Task requirements:
1. In the post on baseball movies, duplicate the passage from "I figger that" up to and including "of our observations.".
2. According to the post on baseball movies, which actor played Roy Hobbs in The Natural?

---- Document section

SOX OFFENDERS
THE BEST BASEBALL MOVIES EVAH
One of the things that's been helping me through the baseball-less winter, besides the NESN re-runs, Hot Stove reports and stacks of European porno, has been what I call "baseball cinema." Every couple of nights, I rent a few baseball-themed movies, and over steak and beers and the constant nagging voice inside my head that begs me to re-examine this life I'm leading, I watch. For hours.
I figger that in the short space of time between the Cardinals’ victory parade and this very moment, Denton and I have watched a couple dozen baseball films. Some have been very, very good. Others, not so much. But while they’re fresh in our minds, we thought it a good time to share some of our observations.
Most Convincing Performance as a Baseball Player: Kevin Costner. Crash Davis is simply the best baseball character ever conjured [at least in my head, and that's no place you want to be], and Costner embodies him with just the right mix of moxie and damaged pride. Hell, the dude was even a convincing baseball player in Waterworld, a film in which he didn't actually portray a baseball player. He's that good.
Possibly the Best Baseball Film Ever Made: The Natural. From the moment Roy Hobbs (played by Robert Redford) strikes out “The Whammer” (Joe Don Baker looking eerily like The Babe), you just know this is gonna be good. The story is not new – over-the-hill player trying to make in the majors – but the acting is brilliant. It is the fairy-tale ending that really makes this one memorable, especially if you’re a Red Sox fan. Couldn’t you just see one of Damon’s 2004 post-season homeruns shattering the lights and making fireworks? Won’t you always think of the Schilling bloody sock when you see the red spot seeping through Hobbs’ jersey? Yeah, me too.

--------
---- Information shown

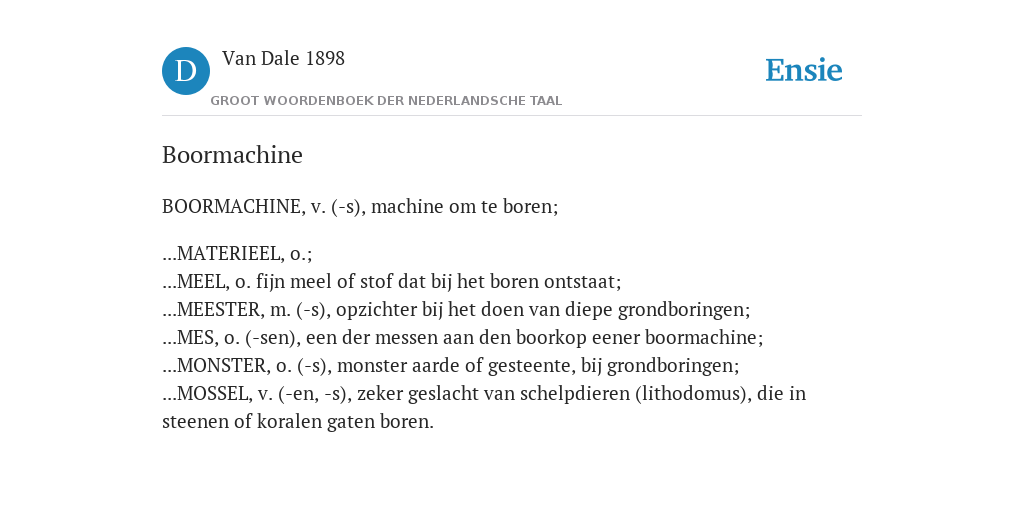 D
Van Dale 1898
GROOT WOORDENBOEK DER NEDERLANDSCHE TAAL
Ensie

Boormachine

BOORMACHINE, v. (-s), machine om te boren;

...MATERIEEL, o.;
...MEEL, o. fijn meel of stof dat bij het boren ontstaat;
...MEESTER, m. (-s), opzichter bij het doen van diepe grondboringen;
...MES, o. (-sen), een der messen aan den boorkop eener boormachine;
...MONSTER, o. (-s), monster aarde of gesteente, bij grondboringen;
...MOSSEL, v. (-en, -s), zeker geslacht van schelpdieren (lithodomus), die in steenen of koralen gaten boren.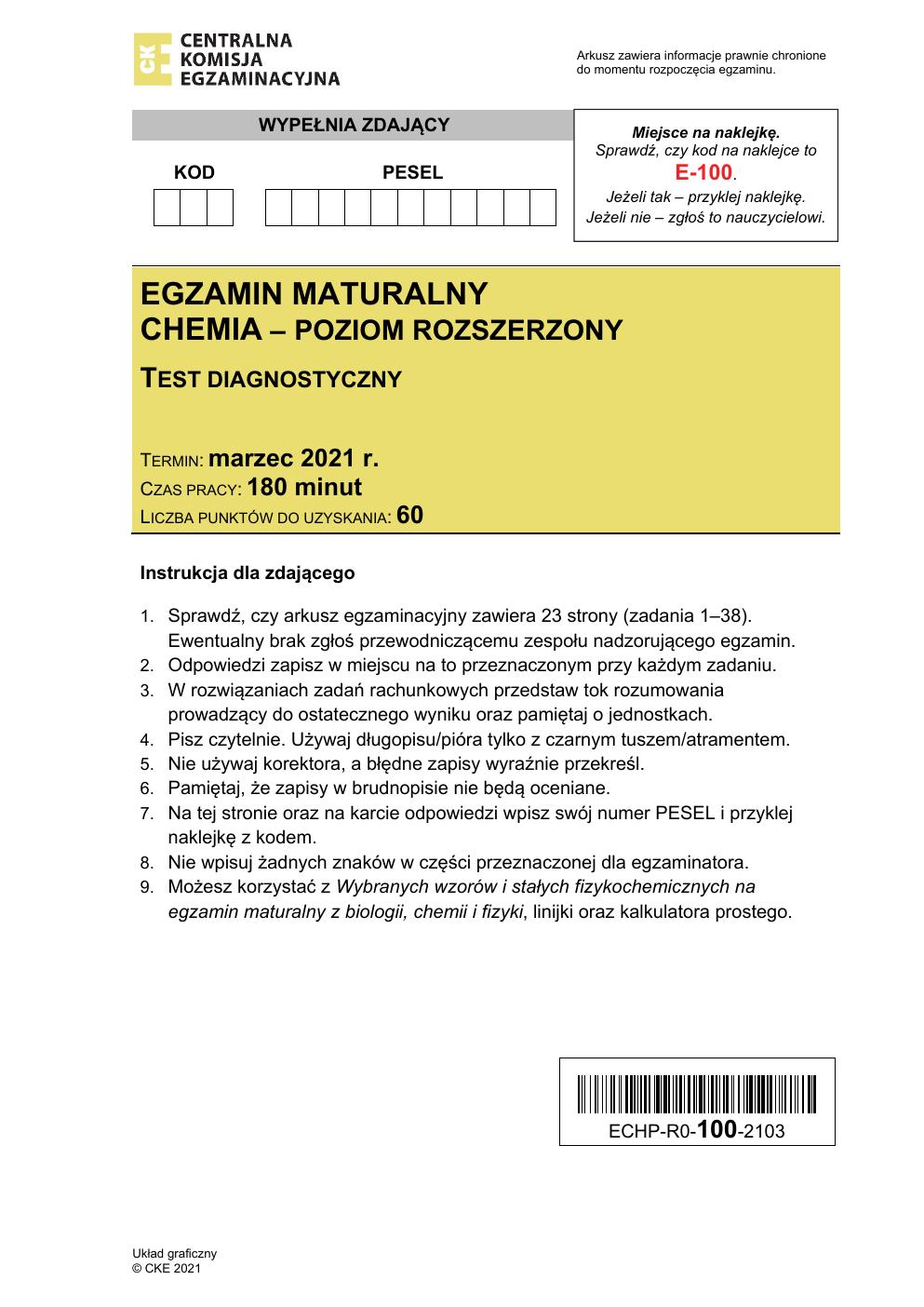 CKE CENTRALNA KOMISJA EGZAMINACYJNA

Arkusz zawiera informacje prawnie chronione do momentu rozpoczęcia egzaminu.

WYPEŁNIA ZDAJĄCY

KOD

PESEL

Miejsce na naklejkę.
Sprawdź, czy kod na naklejce to
E-100.
Jeżeli tak – przyklej naklejkę.
Jeżeli nie – zgłoś to nauczycielowi.

EGZAMIN MATURALNY
CHEMIA – POZIOM ROZSZERZONY

TEST DIAGNOSTYCZNY

TERMIN: marzec 2021 r.
CZAS PRACY: 180 minut
LICZBA PUNKTÓW DO UZYSKANIA: 60

Instrukcja dla zdającego

1. Sprawdź, czy arkusz egzaminacyjny zawiera 23 strony (zadania 1–38). Ewentualny brak zgłoś przewodniczącemu zespołu nadzorującego egzamin.
2. Odpowiedzi zapisz w miejscu na to przeznaczonym przy każdym zadaniu.
3. W rozwiązaniach zadań rachunkowych przedstaw tok rozumowania prowadzący do ostatecznego wyniku oraz pamiętaj o jednostkach.
4. Pisz czytelnie. Używaj długopisu/pióra tylko z czarnym tuszem/atramentem.
5. Nie używaj korektora, a błędne zapisy wyraźnie przekreśl.
6. Pamiętaj, że zapisy w brudnopisie nie będą oceniane.
7. Na tej stronie oraz na karcie odpowiedzi wpisz swój numer PESEL i przyklej naklejkę z kodem.
8. Nie wpisuj żadnych znaków w części przeznaczonej dla egzaminatora.
9. Możesz korzystać z Wybranych wzorów i stałych fizykochemicznych na egzamin maturalny z biologii, chemii i fizyki, linijki oraz kalkulatora prostego.

ECHP-R0-100-2103

Układ graficzny
© CKE 2021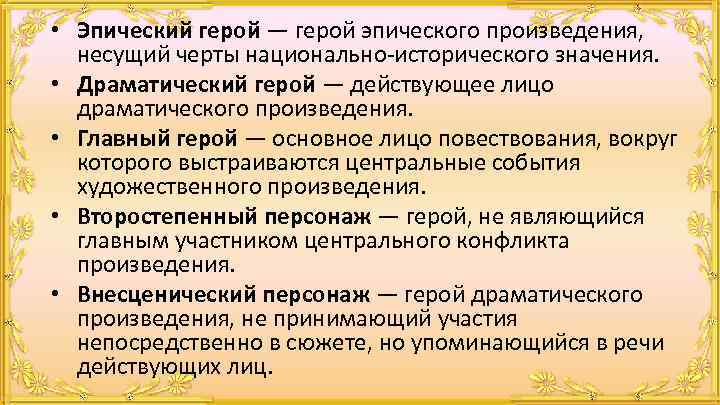 • Эпический герой — герой эпического произведения, несущий черты национально-исторического значения.

• Драматический герой — действующее лицо драматического произведения.

• Главный герой — основное лицо повествования, вокруг которого выстраиваются центральные события художественного произведения.

• Второстепенный персонаж — герой, не являющийся главным участником центрального конфликта произведения.

• Внесценический персонаж — герой драматического произведения, не принимающий участия непосредственно в сюжете, но упоминающийся в речи действующих лиц.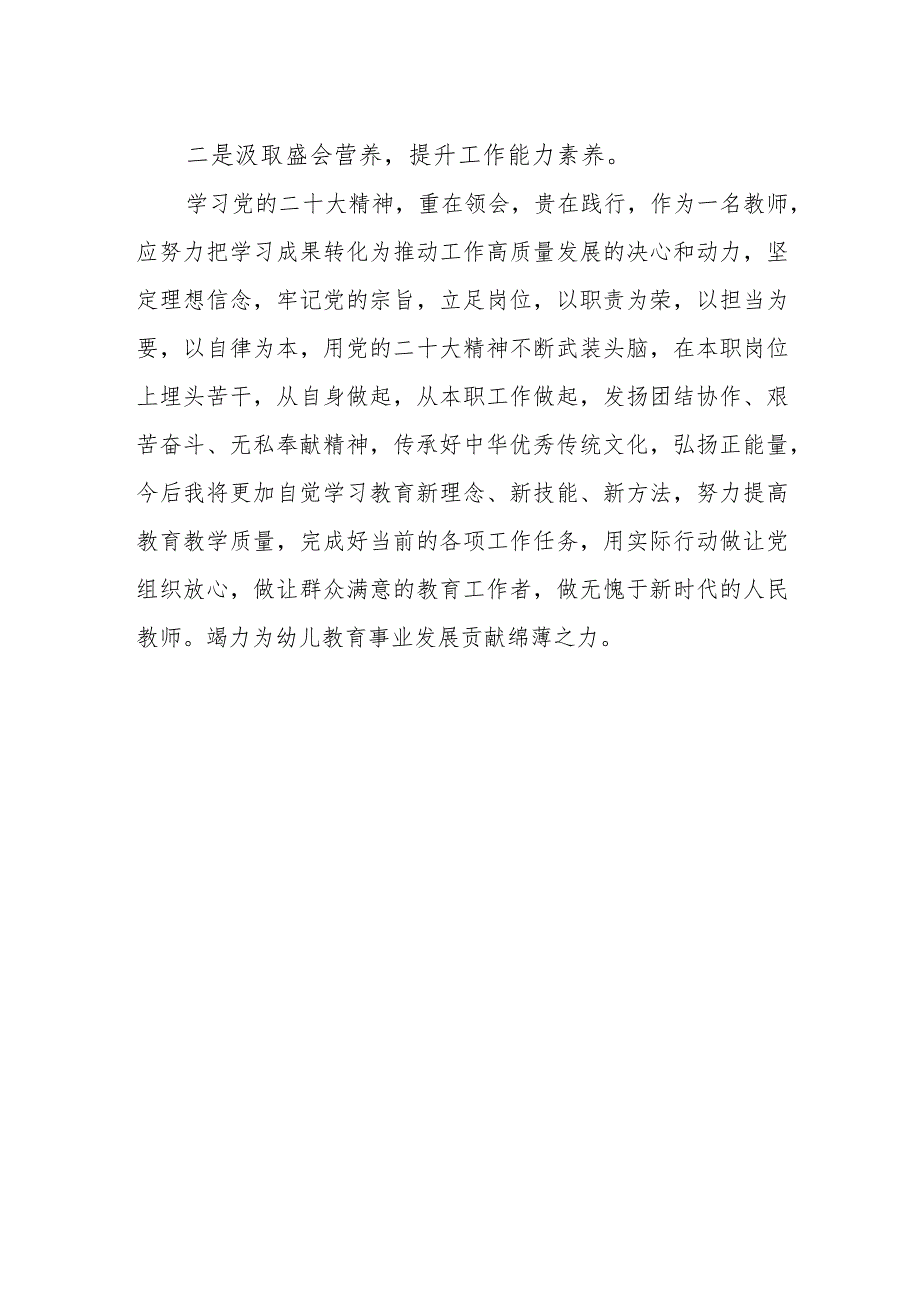 二是汲取盛会营养，提升工作能力素养。

学习党的二十大精神，重在领会，贵在践行，作为一名教师，应努力把学习成果转化为推动工作高质量发展的决心和动力，坚定理想信念，牢记党的宗旨，立足岗位，以职责为荣，以担当为要，以自律为本，用党的二十大精神不断武装头脑，在本职岗位上埋头苦干，从自身做起，从本职工作做起，发扬团结协作、艰苦奋斗、无私奉献精神，传承好中华优秀传统文化，弘扬正能量，今后我将更加自觉学习教育新理念、新技能、新方法，努力提高教育教学质量，完成好当前的各项工作任务，用实际行动做让党组织放心，做让群众满意的教育工作者，做无愧于新时代的人民教师。竭力为幼儿教育事业发展贡献绵薄之力。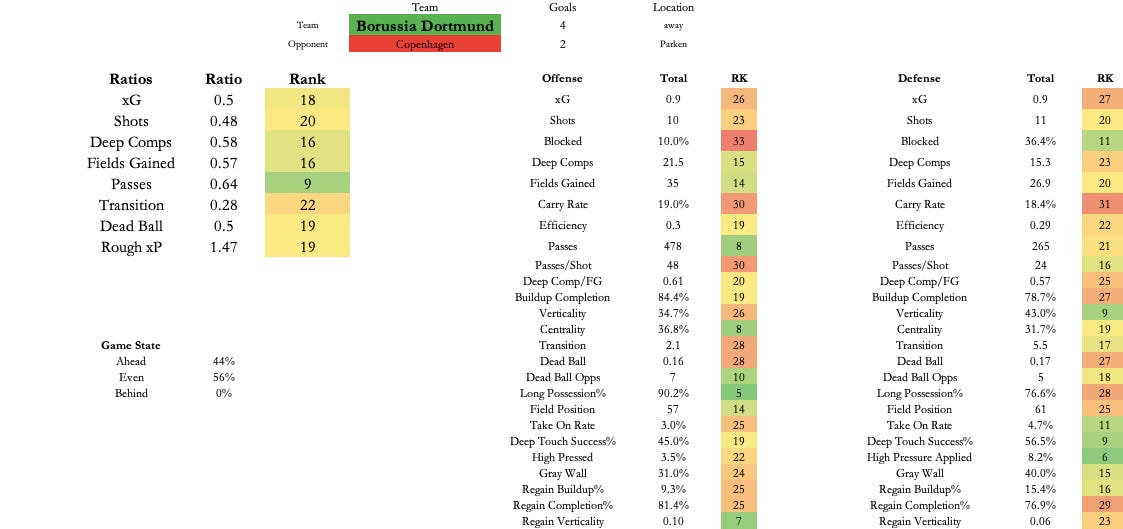 | | Team | Goals | Location |
|---|---|---|---|
| Team | Borussia Dortmund | 4 | away |
| Opponent | Copenhagen | 2 | Parken |

| Ratios | Ratio | Rank |
|---|---|---|
| xG | 0.5 | 18 |
| Shots | 0.48 | 20 |
| Deep Comps | 0.58 | 16 |
| Fields Gained | 0.57 | 16 |
| Passes | 0.64 | 9 |
| Transition | 0.28 | 22 |
| Dead Ball | 0.5 | 19 |
| Rough xP | 1.47 | 19 |

| Game State | |
|---|---|
| Ahead | 44% |
| Even | 56% |
| Behind | 0% |

| Offense | Total | RK |
|---|---|---|
| xG | 0.9 | 26 |
| Shots | 10 | 23 |
| Blocked | 10.0% | 33 |
| Deep Comps | 21.5 | 15 |
| Fields Gained | 35 | 14 |
| Carry Rate | 19.0% | 30 |
| Efficiency | 0.3 | 19 |
| Passes | 478 | 8 |
| Passes/Shot | 48 | 30 |
| Deep Comp/FG | 0.61 | 20 |
| Buildup Completion | 84.4% | 19 |
| Verticality | 34.7% | 26 |
| Centrality | 36.8% | 8 |
| Transition | 2.1 | 28 |
| Dead Ball | 0.16 | 28 |
| Dead Ball Opps | 7 | 10 |
| Long Possession% | 90.2% | 5 |
| Field Position | 57 | 14 |
| Take On Rate | 3.0% | 25 |
| Deep Touch Success% | 45.0% | 19 |
| High Pressed | 3.5% | 22 |
| Gray Wall | 31.0% | 24 |
| Regain Buildup% | 9.3% | 25 |
| Regain Completion% | 81.4% | 25 |
| Regain Verticality | 0.10 | 7 |

| Defense | Total | RK |
|---|---|---|
| xG | 0.9 | 27 |
| Shots | 11 | 20 |
| Blocked | 36.4% | 11 |
| Deep Comps | 15.3 | 23 |
| Fields Gained | 26.9 | 20 |
| Carry Rate | 18.4% | 31 |
| Efficiency | 0.29 | 22 |
| Passes | 265 | 21 |
| Passes/Shot | 24 | 16 |
| Deep Comp/FG | 0.57 | 25 |
| Buildup Completion | 78.7% | 27 |
| Verticality | 43.0% | 9 |
| Centrality | 31.7% | 19 |
| Transition | 5.5 | 17 |
| Dead Ball | 0.17 | 27 |
| Dead Ball Opps | 5 | 18 |
| Long Possession% | 76.6% | 28 |
| Field Position | 61 | 25 |
| Take On Rate | 4.7% | 11 |
| Deep Touch Success% | 56.5% | 9 |
| High Pressure Applied | 8.2% | 6 |
| Gray Wall | 40.0% | 15 |
| Regain Buildup% | 15.4% | 16 |
| Regain Completion% | 76.9% | 29 |
| Regain Verticality | 0.06 | 23 |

--------

Exercise solutions:
1.
I figger that in the short space of time between the Cardinals’ victory parade and this very moment, Denton and I have watched a couple dozen baseball films. Some have been very, very good. Others, not so much. But while they’re fresh in our minds, we thought it a good time to share some of our observations.

2. Robert Redford